For the rest of the day and into the next, I thought about Ruby’s blue eyes. I had handled the moment badly and made her feel ashamed. After all, she wasn’t someone who spent much time or money on herself—she was entitled to a bit of vanity. I realized that a part of me expected her and the other leaders to be immune to the images that bombard us all and make us insecure—the slender models in the fashion magazines, the square-jawed men in fast cars, the blondes with radiant blue eyes.

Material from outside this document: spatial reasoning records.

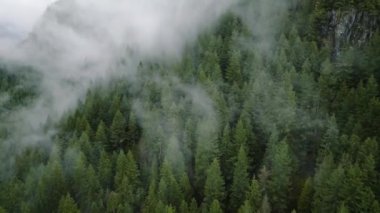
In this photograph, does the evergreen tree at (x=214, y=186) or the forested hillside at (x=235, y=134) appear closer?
the forested hillside at (x=235, y=134)

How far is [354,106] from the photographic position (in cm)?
9319

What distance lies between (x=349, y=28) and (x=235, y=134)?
47063mm

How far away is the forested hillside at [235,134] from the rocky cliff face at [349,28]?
29 cm

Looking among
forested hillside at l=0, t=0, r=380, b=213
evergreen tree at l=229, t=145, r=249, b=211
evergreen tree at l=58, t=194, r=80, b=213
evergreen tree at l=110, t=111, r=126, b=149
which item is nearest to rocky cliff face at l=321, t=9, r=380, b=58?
forested hillside at l=0, t=0, r=380, b=213

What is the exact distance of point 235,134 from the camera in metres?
92.9

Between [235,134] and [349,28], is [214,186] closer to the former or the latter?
[235,134]

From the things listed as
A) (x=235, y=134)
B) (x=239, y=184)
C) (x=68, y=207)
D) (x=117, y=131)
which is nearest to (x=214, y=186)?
(x=239, y=184)

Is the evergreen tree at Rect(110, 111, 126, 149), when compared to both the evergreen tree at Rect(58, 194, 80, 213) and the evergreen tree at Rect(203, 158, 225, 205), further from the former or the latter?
the evergreen tree at Rect(203, 158, 225, 205)

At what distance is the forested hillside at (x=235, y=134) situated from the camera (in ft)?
265

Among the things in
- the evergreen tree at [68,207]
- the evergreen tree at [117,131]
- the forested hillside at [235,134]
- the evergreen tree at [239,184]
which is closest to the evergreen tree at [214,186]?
the forested hillside at [235,134]

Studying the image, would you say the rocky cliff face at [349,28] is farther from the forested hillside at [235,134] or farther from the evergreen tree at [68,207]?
the evergreen tree at [68,207]

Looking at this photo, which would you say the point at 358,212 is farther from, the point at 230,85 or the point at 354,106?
the point at 230,85

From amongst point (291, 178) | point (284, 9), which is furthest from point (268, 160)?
point (284, 9)

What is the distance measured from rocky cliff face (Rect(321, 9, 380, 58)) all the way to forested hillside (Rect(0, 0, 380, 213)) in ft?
0.94
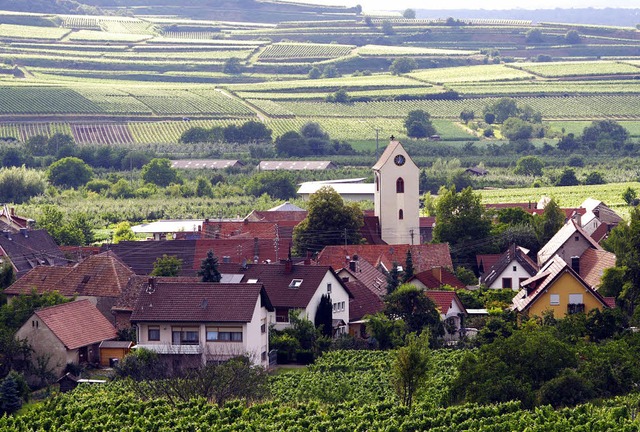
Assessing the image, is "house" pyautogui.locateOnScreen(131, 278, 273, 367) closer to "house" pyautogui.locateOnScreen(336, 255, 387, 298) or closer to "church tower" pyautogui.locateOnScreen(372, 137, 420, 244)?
"house" pyautogui.locateOnScreen(336, 255, 387, 298)

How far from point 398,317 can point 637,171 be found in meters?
77.8

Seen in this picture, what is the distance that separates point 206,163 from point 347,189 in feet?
117

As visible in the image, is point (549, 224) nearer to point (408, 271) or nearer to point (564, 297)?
point (408, 271)

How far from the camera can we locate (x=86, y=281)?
199 feet

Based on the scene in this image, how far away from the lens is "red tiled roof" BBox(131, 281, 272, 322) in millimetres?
51531

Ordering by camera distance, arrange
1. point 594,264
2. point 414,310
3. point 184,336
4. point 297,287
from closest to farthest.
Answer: point 184,336
point 414,310
point 297,287
point 594,264

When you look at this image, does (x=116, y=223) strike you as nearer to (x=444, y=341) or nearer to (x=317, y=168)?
(x=317, y=168)

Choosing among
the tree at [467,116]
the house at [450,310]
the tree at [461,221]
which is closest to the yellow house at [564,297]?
the house at [450,310]

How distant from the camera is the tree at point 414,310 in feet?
188

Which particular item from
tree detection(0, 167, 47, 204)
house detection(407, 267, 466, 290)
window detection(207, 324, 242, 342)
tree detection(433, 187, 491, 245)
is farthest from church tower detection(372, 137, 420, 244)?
tree detection(0, 167, 47, 204)

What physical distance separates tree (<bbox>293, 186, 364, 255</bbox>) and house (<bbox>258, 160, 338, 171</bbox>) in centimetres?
5808

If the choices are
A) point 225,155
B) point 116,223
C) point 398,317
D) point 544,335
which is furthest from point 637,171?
point 544,335

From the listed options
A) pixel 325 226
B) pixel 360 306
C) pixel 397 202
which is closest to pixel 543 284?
pixel 360 306

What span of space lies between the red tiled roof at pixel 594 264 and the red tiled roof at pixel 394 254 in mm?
7036
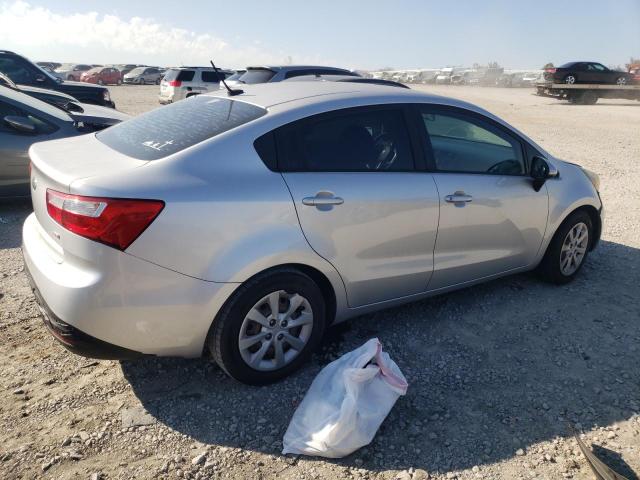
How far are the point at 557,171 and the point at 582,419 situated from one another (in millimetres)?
2044

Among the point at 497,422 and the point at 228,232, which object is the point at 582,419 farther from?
the point at 228,232

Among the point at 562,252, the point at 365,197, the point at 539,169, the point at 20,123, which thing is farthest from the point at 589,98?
the point at 365,197

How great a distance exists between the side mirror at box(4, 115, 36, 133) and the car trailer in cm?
2350

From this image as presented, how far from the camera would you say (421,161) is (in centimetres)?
337

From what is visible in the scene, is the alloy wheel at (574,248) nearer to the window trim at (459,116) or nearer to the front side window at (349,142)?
the window trim at (459,116)

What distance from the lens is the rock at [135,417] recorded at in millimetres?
2697

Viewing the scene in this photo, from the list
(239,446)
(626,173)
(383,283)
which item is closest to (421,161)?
(383,283)

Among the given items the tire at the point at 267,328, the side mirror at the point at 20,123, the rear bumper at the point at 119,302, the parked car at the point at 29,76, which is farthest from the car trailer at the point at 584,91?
the rear bumper at the point at 119,302

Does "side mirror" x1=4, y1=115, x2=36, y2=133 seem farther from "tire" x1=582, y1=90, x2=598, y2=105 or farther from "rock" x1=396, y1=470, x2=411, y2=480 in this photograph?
"tire" x1=582, y1=90, x2=598, y2=105

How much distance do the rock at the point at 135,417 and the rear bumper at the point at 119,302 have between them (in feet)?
1.19

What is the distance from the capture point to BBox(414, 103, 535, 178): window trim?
3418 millimetres

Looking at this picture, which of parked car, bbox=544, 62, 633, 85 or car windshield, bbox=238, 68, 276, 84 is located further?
parked car, bbox=544, 62, 633, 85

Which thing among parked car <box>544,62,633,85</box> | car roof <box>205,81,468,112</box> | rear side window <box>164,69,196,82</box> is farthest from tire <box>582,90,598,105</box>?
car roof <box>205,81,468,112</box>

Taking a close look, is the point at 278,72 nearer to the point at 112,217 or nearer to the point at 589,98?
the point at 112,217
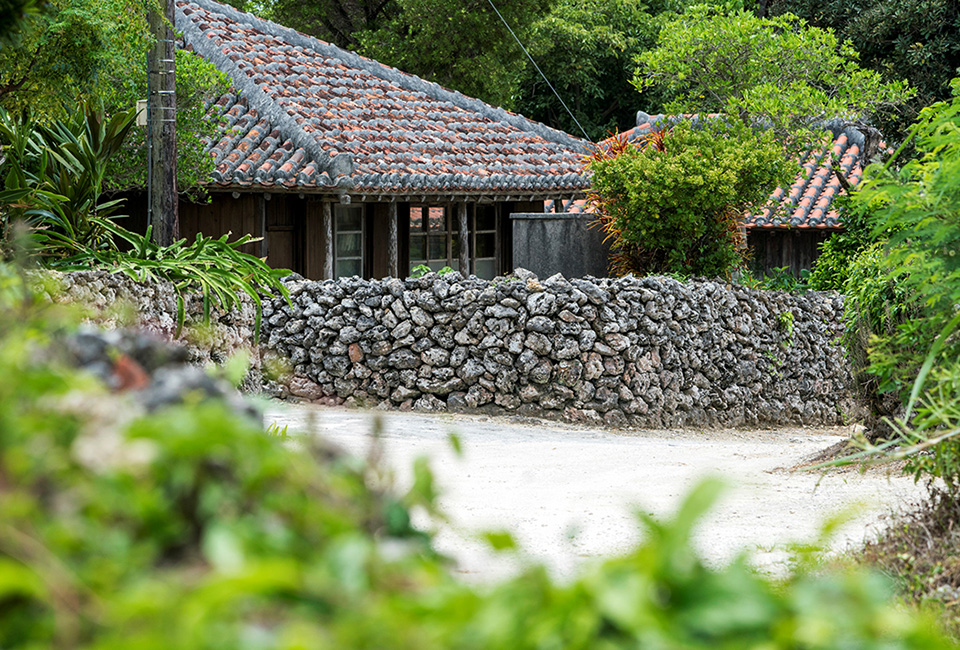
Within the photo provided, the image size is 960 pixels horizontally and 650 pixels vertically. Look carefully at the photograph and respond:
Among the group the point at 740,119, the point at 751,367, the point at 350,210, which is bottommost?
the point at 751,367

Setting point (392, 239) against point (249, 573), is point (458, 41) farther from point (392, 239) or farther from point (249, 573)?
point (249, 573)

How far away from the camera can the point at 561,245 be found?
496 inches

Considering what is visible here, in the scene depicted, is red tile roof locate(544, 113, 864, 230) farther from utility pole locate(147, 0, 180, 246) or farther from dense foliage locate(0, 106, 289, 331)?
dense foliage locate(0, 106, 289, 331)

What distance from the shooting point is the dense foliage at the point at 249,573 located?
95 centimetres

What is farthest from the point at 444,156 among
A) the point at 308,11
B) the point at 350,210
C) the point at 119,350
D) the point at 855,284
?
the point at 119,350

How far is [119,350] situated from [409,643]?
0.83m

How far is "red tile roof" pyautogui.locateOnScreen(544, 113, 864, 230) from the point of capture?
51.7 feet

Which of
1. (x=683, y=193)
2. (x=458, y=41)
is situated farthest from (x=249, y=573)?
(x=458, y=41)

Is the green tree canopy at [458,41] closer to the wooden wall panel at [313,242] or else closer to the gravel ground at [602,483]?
the wooden wall panel at [313,242]

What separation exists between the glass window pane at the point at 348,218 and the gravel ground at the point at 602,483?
5223mm

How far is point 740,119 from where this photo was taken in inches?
488

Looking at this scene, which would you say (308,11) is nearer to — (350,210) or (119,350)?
(350,210)

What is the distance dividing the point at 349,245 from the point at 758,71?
6853 millimetres

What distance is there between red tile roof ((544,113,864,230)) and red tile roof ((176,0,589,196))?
148 cm
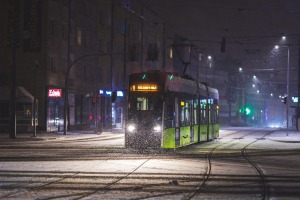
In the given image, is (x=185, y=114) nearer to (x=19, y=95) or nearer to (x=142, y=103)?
(x=142, y=103)

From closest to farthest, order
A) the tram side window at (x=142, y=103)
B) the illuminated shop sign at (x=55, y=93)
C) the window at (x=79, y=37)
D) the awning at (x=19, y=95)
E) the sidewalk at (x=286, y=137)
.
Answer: the tram side window at (x=142, y=103), the sidewalk at (x=286, y=137), the awning at (x=19, y=95), the illuminated shop sign at (x=55, y=93), the window at (x=79, y=37)

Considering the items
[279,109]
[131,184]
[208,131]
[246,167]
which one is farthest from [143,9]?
[279,109]

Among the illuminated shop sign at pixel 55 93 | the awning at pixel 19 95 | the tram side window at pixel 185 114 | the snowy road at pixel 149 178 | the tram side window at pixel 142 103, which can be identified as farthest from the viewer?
the illuminated shop sign at pixel 55 93

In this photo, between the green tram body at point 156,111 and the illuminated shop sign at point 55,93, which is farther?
the illuminated shop sign at point 55,93

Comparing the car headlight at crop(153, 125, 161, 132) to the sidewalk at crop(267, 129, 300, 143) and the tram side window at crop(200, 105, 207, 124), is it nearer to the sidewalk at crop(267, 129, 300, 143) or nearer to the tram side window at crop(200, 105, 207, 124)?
the tram side window at crop(200, 105, 207, 124)

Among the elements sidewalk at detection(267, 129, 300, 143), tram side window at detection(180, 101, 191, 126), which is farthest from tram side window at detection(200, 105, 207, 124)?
sidewalk at detection(267, 129, 300, 143)

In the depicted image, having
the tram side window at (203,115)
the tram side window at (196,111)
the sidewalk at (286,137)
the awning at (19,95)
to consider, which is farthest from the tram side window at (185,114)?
the awning at (19,95)

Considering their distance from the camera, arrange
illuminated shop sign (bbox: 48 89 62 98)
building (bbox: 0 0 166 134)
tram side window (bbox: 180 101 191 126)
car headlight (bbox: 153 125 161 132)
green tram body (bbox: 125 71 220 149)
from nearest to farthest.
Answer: car headlight (bbox: 153 125 161 132), green tram body (bbox: 125 71 220 149), tram side window (bbox: 180 101 191 126), building (bbox: 0 0 166 134), illuminated shop sign (bbox: 48 89 62 98)

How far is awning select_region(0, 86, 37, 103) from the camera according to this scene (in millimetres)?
49156

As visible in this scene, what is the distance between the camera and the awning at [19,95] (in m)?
49.2

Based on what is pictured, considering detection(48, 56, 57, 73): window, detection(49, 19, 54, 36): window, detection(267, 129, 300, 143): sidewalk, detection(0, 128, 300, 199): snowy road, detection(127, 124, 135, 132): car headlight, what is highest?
detection(49, 19, 54, 36): window

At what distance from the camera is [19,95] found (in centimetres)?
4928

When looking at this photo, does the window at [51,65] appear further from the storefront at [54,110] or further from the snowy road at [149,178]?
the snowy road at [149,178]

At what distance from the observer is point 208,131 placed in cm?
3559
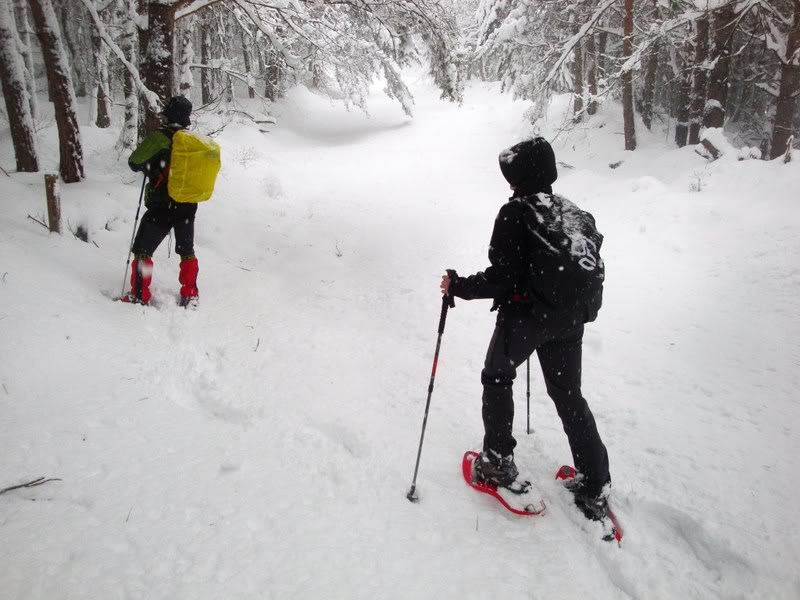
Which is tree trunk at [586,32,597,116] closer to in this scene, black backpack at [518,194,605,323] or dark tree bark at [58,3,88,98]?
black backpack at [518,194,605,323]

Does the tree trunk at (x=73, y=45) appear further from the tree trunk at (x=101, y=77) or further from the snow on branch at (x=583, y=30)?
the snow on branch at (x=583, y=30)

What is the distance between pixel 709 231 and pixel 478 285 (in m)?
7.65

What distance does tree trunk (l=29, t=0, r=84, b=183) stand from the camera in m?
7.40

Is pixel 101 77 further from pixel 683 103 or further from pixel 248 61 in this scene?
pixel 683 103

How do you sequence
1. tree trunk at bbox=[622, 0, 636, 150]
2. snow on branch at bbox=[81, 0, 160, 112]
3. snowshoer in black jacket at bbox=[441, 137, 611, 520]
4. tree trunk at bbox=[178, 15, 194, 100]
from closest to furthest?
snowshoer in black jacket at bbox=[441, 137, 611, 520]
snow on branch at bbox=[81, 0, 160, 112]
tree trunk at bbox=[178, 15, 194, 100]
tree trunk at bbox=[622, 0, 636, 150]

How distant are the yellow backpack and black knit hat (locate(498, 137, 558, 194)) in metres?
3.55

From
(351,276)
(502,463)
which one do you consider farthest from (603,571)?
(351,276)

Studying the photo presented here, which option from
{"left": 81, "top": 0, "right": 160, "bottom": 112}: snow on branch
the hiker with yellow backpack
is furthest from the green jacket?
{"left": 81, "top": 0, "right": 160, "bottom": 112}: snow on branch

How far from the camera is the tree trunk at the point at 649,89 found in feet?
50.5

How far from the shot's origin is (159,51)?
7266 mm

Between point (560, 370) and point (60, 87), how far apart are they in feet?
30.4

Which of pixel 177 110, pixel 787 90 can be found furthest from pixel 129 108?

I was vulnerable to those images, too, but somehow I had believed that Ruby and the others would be able to rise above such doubts about their own appearance.
When I mentioned the incident to a Black woman friend, she stated the issue more bluntly. “What are you surprised about?” she said impatiently. “That Black people still hate themselves?”
No, I told her, I wasn’t surprised. Since my discovery of bleaching creams in that magazine I had read in the American embassy in Jakarta, I’d become familiar with color consciousness in the Black community—good hair, bad hair; thick lips or thin; if you’re light, you’re all right, if you’re Black, get back.